Armed with a better understanding of the risks present in a data collaborative, organizers can develop strategies and responsibility frameworks to help mitigate those risks before they have real-world consequences.
Beyond risks related to the data lifecycle, data collaboratives introduce questions and uncertainties around roles and responsibilities, ownership, intellectual property and other concerns. The creation of a list of agreed-upon terms and conditions can ensure clarity regarding such questions and help to avoid.
Establishing a data collaborative requires a number of upfront efforts across stakeholder groups. The many decisions to be made and responsibilities present in such an arrangement, however, do not end at the implementation stage. An agreed upon governance structure for the lifespan of the data collaborative can help to ensure that the processes for making important decisions – whether, for example, related to new uses for datasets or unanticipated risks coming into view – are clearly defined and understood by all parties. In addition, for the effort to be seen as legitimate, the process of developing data collaborative policies needs to be collaboratively engaging and consulting with a variety of groups, including both private sector and impacted citizens. Such consultation is also part of identifying potential benefits and these steps can be brought together even though we distinguish between them here.
Upon completing the preceding steps, stakeholders in the data collaborative should possess a clear understanding of how the arrangement can be put into practice. With this upfront knowledge, the operational aspects of an effective data collaborative can be defined – with the understanding that specifics can and should be iterated upon as needed going forward.

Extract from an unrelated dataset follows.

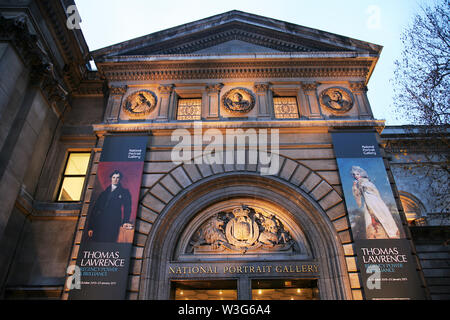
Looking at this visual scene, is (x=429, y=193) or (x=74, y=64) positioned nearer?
(x=74, y=64)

Establishing a data collaborative is often less expensive than creating the mechanisms to generate and collect data that is already held elsewhere, but there are often costs involved – including human capital costs for data scientists and stewards. An upfront and realistic assessment of the likely costs of the arrangement can inform strategic funding decisions – whether a tiered pricing model for a B2C, B2B or B2G data collaborative or seeking support from philanthropic and/or governmental grantmakers.

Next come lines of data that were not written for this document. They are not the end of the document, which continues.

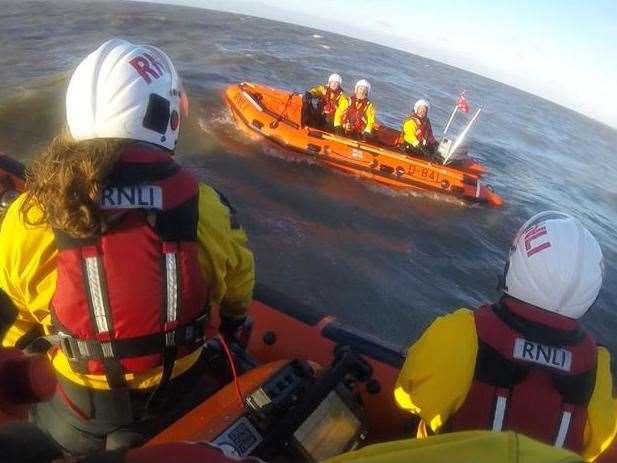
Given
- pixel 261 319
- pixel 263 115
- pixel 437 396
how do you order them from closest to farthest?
pixel 437 396, pixel 261 319, pixel 263 115

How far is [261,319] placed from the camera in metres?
2.95

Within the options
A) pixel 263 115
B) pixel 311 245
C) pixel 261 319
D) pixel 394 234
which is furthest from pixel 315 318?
pixel 263 115

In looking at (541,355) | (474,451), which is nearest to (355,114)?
(541,355)

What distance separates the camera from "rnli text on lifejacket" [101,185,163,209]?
52.5 inches

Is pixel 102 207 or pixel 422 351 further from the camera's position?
pixel 422 351

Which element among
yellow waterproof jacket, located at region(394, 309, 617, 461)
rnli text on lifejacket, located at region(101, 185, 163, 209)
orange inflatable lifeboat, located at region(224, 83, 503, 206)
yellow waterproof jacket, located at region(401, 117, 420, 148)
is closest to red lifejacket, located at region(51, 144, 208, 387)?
rnli text on lifejacket, located at region(101, 185, 163, 209)

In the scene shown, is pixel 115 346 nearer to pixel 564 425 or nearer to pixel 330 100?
pixel 564 425

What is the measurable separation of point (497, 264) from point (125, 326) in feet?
22.7

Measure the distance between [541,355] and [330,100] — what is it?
7.74m

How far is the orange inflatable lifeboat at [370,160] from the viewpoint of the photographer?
8.32m

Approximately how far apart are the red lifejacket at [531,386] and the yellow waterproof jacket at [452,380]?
45mm

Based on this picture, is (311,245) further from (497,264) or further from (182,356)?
(182,356)

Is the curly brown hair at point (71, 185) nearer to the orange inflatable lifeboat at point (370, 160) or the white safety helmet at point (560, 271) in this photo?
the white safety helmet at point (560, 271)

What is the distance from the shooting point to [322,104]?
8.98m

Especially for data collaboratives where corporate data providers were incentivized to participate based on reputational benefits, communicating the objectives and (intended) impacts of the arrangement to the public can be important. In many cases, a high level of specificity in public communications may not be desirable, but promoting the existence of the data collaborative can spur interest and engagement among target audiences (including funders).

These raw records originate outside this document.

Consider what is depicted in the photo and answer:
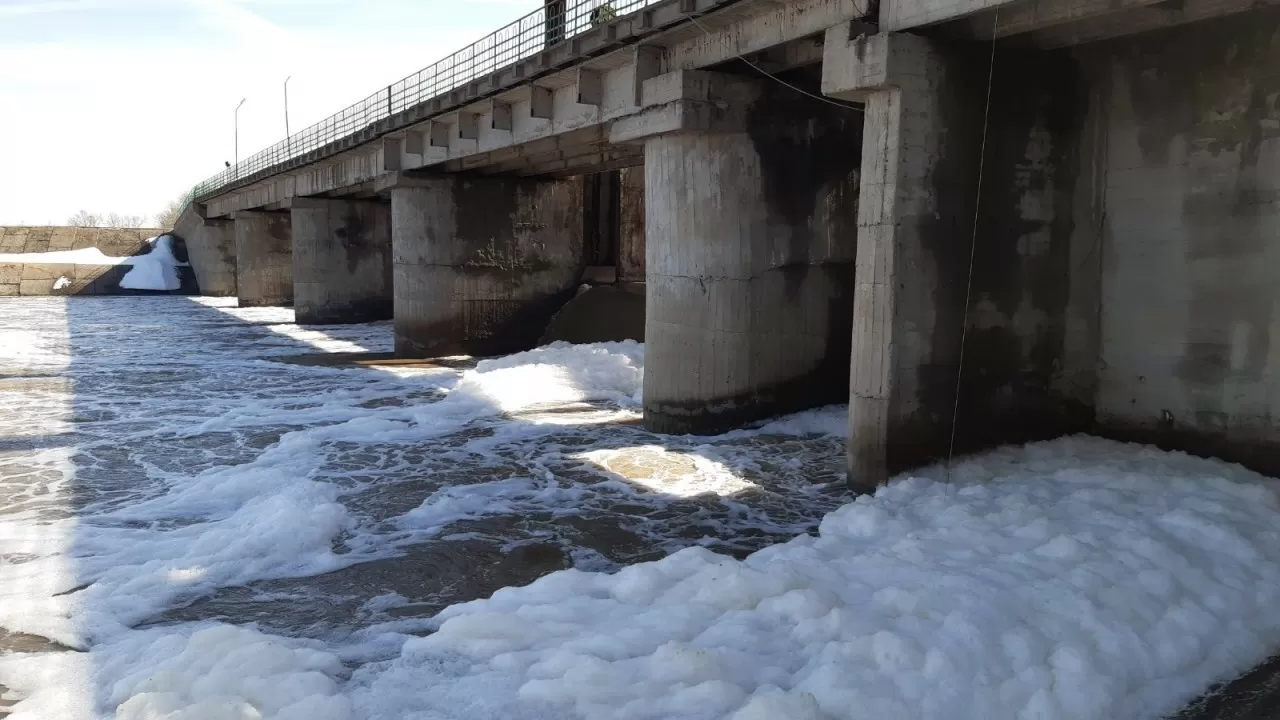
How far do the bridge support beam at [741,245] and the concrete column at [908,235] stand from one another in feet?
10.7

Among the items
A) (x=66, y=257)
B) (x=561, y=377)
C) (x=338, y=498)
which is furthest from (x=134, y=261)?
(x=338, y=498)

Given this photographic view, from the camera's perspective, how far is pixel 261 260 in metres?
Answer: 45.8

Some data collaboratives are primarily or exclusively focused on improving the data capacity of participating institutions. Others, however, have additional, external audiences or user groups. Clearly defining the audience(s) and their needs can enable stakeholders to craft an information sharing approach that is well-suited to maximizing the usefulness of newly created data-driven offerings.
Building on the work done at the problem definition and data audit stage, defining the baseline of current practice will ensure that the impact of a data collaborative (or the lack thereof) can be meaningfully assessed. Without an understanding of the effectiveness of current efforts to address the problem, measuring success and iterating on new data practices will be challenging.
In order to measure progress throughout the lifespan of the data collaborative, ensure that mechanisms are in place for the consistent generation of data enabling assessment against the baseline. While much of the work of impact assessment is done at the start or conclusion of such an initiative, upfront efforts to create or gain access to data about progress throughout can help to inform iteration and improve the likelihood of success.
After an agreed upon period of time, stakeholders should conduct a detailed impact assessment to determine the real-world impacts of the data collaborative.